▶ _MATERIAL FOR THE TASK_

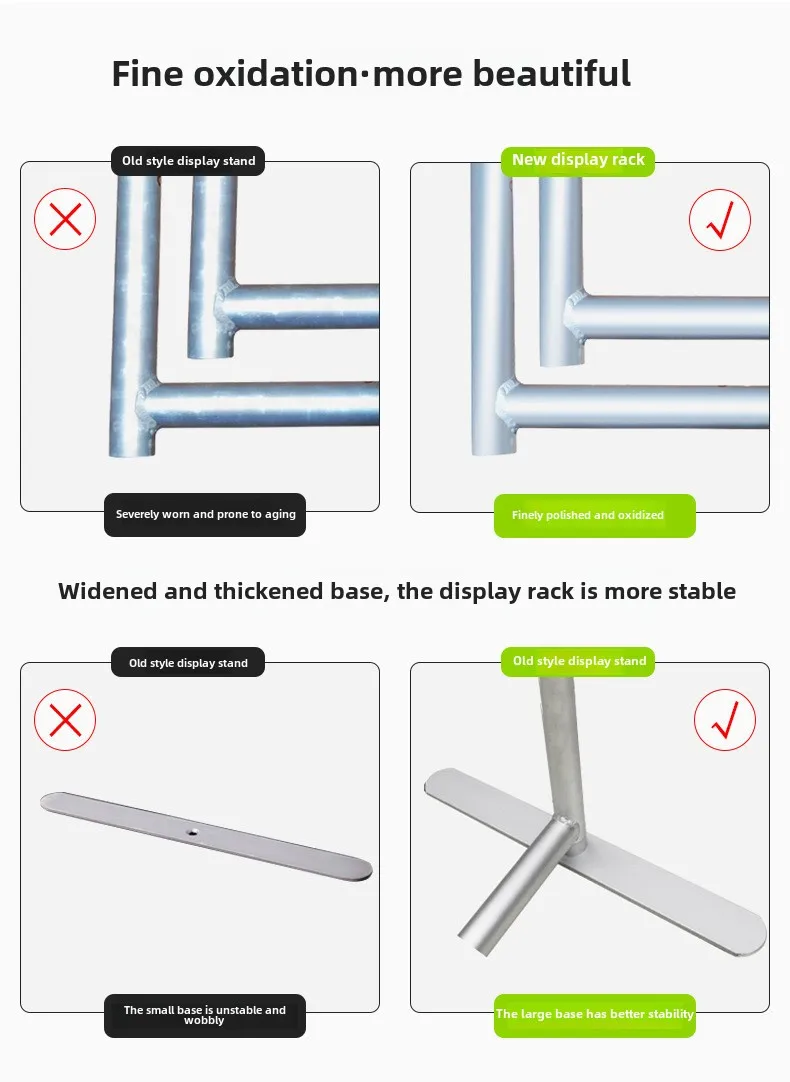 Fine oxidation·more beautiful

Old style display stand

Severely worn and prone to aging

New display rack

Finely polished and oxidized

Widened and thickened base, the display rack is more stable

Old style display stand

The small base is unstable and wobbly

Old style display stand

The large base has better stability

▶ _ABOUT THIS EXERCISE_
Please copy the entries in full. Leave each image out.

▶ _RESULT OF THE EXERCISE_
 Fine oxidation·more beautiful

Old style display stand

Severely worn and prone to aging

New display rack

Finely polished and oxidized

Widened and thickened base, the display rack is more stable

Old style display stand

The small base is unstable and wobbly

Old style display stand

The large base has better stability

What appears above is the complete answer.